■ GIVEN PASSAGE:
· · · ·
When people say green kitchen design they usually mean recycled glass counters or something. But the actual design of the kitchen doesn’t change much. For me a green kitchen design alters the behavior of the inhabitants so that they better the environment without extra thought or effort.
For example we all know recycling and composting are good for the planet. But most kitchens are not designed to accommodate these actions. Notice I say “actions”. As in behavior.
It does not matter how determined a person is, if the system is not designed correctly then their determination will eventually fail them. When it is an individual against the system, the system almost always wins.
People like Martin Luther King and Gandhi are proof that individuals can change the system but they are the exception to the millions who didn’t succeed.
So if you want to change the world, redesign the system around you so that your actions are effortless. The concept of people sacrificing for the world clearly isn’t working. Ecological revival will come when we design things so that living ecologically entails the least amount of sacrifice.
If it is easy, people will come.
And of course it is easiest to start small. In the kitchen for example.
In the kitchen this means incorporating green activities into the design so that inhabitants don’t need to give a rats ass about saving the world. All they have to do is follow that path of least resistance and they will end up benefiting the world anyway.
This definitely means incorporating space for recycling. Recycling is usually a bunch of ugly plastic buckets clogging up the hallway. Unless you are a hippie with ideals stronger than your body odor, eventually the plastic buckets go in favor of a more harmonious space.
So every green kitchen has to have built into its FSC wood cabinets space for recycling – In New York this is one container for paper and one for plastic/metal. The space needs to be right beside the garbage so that it is effortless and easy.
· · · ·
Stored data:
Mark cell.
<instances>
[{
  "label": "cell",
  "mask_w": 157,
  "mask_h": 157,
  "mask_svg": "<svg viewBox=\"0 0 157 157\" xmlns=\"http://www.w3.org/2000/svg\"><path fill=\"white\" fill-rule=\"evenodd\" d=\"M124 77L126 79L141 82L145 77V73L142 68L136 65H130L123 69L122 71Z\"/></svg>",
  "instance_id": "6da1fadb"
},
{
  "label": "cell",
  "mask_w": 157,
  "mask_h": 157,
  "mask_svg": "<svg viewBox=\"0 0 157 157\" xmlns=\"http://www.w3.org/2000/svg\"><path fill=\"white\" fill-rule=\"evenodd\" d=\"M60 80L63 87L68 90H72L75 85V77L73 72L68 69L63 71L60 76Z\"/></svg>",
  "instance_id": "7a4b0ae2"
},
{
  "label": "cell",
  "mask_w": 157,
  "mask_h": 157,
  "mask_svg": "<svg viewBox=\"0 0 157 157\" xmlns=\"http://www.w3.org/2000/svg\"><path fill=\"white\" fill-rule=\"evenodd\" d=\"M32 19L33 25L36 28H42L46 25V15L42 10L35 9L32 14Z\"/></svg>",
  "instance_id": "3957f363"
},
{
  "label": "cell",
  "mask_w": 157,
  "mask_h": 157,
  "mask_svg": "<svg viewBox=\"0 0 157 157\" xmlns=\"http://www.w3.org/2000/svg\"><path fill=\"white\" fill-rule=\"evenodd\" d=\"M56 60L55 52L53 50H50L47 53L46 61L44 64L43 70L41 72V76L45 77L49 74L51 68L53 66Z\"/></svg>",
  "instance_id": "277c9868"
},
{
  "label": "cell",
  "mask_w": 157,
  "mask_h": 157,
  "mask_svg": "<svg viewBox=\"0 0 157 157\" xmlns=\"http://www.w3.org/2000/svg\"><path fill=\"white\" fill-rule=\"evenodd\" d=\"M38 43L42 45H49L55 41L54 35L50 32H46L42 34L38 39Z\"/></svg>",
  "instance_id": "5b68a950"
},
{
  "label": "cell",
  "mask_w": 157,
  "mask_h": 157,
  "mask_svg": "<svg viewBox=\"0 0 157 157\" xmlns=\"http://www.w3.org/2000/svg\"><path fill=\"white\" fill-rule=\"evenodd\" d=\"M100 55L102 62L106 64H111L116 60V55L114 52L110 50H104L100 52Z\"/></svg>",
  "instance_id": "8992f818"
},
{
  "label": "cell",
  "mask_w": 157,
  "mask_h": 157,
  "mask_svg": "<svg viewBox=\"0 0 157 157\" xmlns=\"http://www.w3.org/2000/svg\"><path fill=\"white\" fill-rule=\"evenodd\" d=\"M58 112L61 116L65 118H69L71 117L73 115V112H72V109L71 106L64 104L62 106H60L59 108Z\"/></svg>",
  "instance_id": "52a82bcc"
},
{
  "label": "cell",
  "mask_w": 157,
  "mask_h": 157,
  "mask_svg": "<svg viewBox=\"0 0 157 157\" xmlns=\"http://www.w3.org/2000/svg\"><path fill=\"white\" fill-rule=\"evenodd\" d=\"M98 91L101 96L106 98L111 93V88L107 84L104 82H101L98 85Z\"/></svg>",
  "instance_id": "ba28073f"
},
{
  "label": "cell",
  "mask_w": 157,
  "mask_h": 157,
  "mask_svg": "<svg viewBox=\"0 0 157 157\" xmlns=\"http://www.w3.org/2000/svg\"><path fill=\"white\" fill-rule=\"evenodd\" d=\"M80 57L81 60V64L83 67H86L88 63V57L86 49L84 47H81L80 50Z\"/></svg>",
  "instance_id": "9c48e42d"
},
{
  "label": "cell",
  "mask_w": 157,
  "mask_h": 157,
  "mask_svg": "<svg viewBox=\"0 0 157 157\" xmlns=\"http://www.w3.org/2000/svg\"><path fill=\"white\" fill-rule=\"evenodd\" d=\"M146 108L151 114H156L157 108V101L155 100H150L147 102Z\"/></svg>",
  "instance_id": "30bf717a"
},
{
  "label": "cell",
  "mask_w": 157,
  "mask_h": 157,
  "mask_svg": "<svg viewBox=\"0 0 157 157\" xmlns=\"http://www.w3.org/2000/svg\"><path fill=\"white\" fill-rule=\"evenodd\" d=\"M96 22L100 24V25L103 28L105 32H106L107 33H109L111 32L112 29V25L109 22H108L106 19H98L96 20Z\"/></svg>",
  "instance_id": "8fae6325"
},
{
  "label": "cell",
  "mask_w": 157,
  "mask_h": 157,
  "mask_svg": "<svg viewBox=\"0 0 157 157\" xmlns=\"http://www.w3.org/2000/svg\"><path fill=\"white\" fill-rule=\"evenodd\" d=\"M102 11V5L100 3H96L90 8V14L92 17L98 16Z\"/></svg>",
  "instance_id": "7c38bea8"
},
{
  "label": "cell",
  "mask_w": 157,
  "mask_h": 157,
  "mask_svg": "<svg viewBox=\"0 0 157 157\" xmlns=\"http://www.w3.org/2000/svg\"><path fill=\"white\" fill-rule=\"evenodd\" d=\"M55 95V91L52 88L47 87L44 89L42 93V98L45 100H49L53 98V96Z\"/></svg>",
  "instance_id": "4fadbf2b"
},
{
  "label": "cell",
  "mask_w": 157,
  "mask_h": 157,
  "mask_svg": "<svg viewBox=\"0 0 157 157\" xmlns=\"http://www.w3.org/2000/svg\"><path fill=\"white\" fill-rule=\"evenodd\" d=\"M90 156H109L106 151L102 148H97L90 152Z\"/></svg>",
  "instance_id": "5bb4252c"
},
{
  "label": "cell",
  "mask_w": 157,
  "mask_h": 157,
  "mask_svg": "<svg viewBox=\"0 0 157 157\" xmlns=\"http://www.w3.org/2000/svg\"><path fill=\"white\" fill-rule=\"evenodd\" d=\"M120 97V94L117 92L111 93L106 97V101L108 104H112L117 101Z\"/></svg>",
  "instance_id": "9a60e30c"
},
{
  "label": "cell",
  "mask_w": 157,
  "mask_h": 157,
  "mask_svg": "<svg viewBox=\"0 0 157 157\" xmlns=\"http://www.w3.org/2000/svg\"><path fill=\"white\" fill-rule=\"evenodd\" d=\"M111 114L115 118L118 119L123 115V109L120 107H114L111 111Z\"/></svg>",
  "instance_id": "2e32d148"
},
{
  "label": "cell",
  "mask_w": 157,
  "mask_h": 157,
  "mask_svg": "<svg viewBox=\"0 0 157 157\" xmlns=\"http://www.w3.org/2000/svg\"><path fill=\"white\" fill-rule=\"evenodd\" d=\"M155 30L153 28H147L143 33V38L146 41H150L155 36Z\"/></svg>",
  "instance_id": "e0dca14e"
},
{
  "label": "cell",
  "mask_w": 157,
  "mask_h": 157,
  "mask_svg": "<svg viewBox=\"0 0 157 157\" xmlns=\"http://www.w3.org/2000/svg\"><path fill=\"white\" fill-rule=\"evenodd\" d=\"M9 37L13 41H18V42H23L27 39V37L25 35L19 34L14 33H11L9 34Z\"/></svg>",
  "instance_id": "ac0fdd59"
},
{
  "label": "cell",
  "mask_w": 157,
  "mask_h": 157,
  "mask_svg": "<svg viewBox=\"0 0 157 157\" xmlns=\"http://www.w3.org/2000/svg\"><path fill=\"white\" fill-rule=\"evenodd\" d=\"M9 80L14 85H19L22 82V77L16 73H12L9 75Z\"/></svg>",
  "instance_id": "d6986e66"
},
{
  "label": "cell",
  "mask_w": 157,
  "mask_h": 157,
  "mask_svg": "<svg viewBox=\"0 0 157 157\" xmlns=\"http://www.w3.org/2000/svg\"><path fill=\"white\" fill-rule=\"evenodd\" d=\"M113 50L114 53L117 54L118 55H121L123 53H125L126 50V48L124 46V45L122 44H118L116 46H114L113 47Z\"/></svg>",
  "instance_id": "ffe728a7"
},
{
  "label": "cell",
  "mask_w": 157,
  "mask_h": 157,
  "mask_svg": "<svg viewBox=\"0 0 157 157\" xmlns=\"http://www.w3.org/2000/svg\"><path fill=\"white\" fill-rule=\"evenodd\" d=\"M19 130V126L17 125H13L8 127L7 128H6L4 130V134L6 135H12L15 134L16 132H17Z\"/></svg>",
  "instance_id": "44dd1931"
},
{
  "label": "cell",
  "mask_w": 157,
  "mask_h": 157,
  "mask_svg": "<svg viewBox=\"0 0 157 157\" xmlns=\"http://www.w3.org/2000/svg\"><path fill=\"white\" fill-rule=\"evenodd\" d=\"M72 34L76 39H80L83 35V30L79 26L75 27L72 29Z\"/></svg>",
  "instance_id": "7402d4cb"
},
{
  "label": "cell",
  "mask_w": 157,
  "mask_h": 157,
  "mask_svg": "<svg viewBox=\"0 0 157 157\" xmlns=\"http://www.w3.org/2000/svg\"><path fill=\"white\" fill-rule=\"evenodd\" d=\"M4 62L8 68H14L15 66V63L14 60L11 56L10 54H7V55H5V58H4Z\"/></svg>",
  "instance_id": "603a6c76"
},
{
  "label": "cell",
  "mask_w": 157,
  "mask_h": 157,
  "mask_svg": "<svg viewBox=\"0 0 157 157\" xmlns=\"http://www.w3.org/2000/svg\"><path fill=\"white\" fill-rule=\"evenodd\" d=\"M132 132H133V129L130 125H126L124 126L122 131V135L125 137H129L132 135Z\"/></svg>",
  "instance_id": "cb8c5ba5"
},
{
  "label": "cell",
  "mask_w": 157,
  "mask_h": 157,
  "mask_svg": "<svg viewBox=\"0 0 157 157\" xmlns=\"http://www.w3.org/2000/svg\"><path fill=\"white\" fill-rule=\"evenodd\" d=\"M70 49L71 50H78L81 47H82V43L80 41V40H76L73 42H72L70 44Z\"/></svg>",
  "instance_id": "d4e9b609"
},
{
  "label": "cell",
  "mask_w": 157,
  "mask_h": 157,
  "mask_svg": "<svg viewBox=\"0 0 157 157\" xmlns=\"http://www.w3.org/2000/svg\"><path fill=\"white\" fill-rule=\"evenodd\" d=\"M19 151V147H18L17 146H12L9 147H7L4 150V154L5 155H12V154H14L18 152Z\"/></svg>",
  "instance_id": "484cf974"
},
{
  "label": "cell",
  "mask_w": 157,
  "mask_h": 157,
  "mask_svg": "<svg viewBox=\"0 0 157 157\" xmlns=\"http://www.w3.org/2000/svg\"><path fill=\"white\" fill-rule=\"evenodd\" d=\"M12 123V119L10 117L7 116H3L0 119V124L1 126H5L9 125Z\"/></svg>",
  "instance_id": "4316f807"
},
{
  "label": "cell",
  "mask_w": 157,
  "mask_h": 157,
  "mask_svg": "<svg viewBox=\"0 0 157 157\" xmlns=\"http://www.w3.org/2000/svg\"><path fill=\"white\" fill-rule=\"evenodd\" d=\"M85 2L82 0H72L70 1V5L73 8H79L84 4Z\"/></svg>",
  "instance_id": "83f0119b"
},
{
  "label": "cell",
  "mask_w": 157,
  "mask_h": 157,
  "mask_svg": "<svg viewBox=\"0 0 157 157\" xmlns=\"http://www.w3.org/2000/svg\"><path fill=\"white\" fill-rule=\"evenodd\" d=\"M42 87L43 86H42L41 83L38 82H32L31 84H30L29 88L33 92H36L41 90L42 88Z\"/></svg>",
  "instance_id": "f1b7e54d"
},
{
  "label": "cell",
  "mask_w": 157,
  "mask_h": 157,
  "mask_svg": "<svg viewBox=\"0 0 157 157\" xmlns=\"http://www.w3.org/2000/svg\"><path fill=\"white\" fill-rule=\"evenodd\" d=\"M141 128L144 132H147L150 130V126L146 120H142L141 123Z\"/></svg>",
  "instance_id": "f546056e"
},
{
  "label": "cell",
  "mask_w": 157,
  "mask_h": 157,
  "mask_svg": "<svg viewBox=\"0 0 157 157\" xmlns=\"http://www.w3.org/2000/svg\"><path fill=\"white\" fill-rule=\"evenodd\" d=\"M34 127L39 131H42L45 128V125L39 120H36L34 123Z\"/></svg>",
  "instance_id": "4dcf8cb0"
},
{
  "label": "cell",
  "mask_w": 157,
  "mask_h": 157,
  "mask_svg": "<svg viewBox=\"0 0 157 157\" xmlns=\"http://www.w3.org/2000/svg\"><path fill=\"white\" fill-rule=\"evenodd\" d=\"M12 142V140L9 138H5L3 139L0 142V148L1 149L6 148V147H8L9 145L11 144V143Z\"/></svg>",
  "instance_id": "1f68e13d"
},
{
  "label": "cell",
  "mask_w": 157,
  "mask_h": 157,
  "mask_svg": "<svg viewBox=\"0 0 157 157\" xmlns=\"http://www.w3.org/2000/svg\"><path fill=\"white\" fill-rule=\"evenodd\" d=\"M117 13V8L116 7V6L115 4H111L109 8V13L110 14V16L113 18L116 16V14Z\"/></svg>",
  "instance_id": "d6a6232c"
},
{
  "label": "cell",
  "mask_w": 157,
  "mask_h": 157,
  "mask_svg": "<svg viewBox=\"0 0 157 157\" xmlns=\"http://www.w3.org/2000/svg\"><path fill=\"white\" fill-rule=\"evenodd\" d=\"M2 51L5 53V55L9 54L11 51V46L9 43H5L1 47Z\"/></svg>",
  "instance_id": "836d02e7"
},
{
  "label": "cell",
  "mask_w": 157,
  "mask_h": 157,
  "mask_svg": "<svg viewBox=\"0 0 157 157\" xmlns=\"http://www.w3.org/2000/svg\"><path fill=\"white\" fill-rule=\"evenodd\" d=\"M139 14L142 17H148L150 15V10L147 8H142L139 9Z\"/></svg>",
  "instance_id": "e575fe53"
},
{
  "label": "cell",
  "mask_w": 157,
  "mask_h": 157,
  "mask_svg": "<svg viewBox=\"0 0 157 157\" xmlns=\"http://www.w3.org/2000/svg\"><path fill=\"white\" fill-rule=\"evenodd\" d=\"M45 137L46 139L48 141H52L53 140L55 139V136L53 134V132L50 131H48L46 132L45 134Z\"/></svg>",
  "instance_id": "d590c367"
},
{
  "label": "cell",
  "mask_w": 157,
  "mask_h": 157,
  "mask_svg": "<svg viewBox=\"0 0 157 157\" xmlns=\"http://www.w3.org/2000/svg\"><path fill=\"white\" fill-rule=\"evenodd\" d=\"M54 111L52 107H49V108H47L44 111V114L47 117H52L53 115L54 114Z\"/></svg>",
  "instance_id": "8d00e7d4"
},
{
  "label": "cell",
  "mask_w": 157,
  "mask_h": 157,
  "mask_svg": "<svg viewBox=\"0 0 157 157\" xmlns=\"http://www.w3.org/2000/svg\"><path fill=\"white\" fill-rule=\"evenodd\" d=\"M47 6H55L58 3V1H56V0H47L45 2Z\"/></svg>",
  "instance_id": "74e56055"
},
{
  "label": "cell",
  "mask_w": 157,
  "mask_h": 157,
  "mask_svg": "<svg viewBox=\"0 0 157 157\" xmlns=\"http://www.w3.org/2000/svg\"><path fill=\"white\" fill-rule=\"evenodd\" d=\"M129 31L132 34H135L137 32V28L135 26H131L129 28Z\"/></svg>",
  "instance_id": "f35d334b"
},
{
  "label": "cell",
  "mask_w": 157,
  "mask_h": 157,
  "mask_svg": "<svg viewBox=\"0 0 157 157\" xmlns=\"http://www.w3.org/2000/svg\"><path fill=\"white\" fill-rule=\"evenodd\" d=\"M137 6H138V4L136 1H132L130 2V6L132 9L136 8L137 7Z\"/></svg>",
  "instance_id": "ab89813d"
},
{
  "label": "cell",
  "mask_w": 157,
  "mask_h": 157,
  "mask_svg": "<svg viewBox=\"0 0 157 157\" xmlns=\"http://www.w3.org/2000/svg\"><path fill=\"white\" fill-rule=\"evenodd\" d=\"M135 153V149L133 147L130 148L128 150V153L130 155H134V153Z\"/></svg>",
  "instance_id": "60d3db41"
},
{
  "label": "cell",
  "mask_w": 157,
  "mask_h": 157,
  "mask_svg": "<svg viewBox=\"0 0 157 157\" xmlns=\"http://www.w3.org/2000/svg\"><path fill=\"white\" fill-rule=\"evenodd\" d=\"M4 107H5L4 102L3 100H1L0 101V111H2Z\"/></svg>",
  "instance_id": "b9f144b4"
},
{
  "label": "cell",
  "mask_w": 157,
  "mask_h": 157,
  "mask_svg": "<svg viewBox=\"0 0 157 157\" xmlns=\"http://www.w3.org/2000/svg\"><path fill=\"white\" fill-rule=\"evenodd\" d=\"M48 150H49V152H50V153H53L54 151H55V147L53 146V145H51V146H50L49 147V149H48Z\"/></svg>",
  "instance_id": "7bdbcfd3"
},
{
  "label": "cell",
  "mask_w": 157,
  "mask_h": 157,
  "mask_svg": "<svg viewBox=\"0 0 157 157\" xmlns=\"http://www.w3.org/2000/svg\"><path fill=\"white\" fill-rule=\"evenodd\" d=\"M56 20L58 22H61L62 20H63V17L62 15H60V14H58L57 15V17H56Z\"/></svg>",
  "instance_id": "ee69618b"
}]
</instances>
· · · ·
■ WORK ITEM: Carry on the piece about green kitchen design from the end of its last sentence. The stored data has nothing to do with this.

■ EXERCISE ANSWER:
The other thing any green kitchen needs is a space for composting. Usually composting is a fruit fly ridden smelly bucket next to the cruddy cat food bowl. Again, unless you have internalized your forefathers’ guilt ridden puritan values and think only suffering accomplishes progress, most people will not tolerate this kind of composting.
So right next to the garbage and recycling needs to be a designated space for composting. It needs to be designed into the cabinets. In fact it needs to be designed so that it can’t be used for much else. That way the easiest path is for people to use it for composting.
While you are at it you design a space close to the kitchen outside that is aesthetically pleasing for the composting bucket to go. It needs to be designed in such a way that it does not get too much or too little sun, so that the breeze does not carry its musty smell back into the house, so that it is not an eyesore etc. Again, it has to be acceptable to most people.
If you really want to impose your design onto the inhabitants then you use an internal composter like this one:
Looks pretty scary. But so does your dishwasher if you took the fancy trimmings off the front. With some smart design you can incorporate this dishwasher sized composter under a kitchen counter so that you see nothing. The door hatch would be paneled so it simply looked like a kitchen drawer that swung out to reveal the compost dump. Below it would be a typical kitchen cabinet door where you could remove the plant ready compost.
For example here is an integrated compost system:
This kind of smart green kitchen design is few and far between. Most real green kitchen design still exists in survivalist mountain cottages where the kitchen looks more like a meth lab than a kitchen, while city folk content themselves with consumerist green products with green sounding names that offer no real value to the world.
As a New York green kitchen designer, the trick is to take the improvements that non-mainstream tinkerers have made and incorporate them into mainstream design. It is an easy thing to do. It just takes study of the improvements and knowledge of the mainstream.
When it works it is an amazing thing. Design makes people smart. Design turns people into revolutionaries. You can take a four lane highway, turn the lanes into pedestrian, bike, and public transport lanes, and all of a sudden the community walks, uses bikes and drives less. The entire community is revolutionized. Nobody changed ideology. The design was simply changed.
Eco Brooklyn is constantly doing this in our green kitchen design, which is part of our overall green brownstone design, which is part of greening the Brooklyn and New York community, which is part of the revitalization of the world. It is an evolving process as we discover new things and realize new needs but it is amazing how it works.
Of course you can’t force design onto people. But if the design fulfills their daily needs they will use it (sometimes even gratefully). And when you point out to them the good their actions are doing for the world they will even love it. I have not met a human being who does not want to do good. But most human beings are not able to because of the design of their lives.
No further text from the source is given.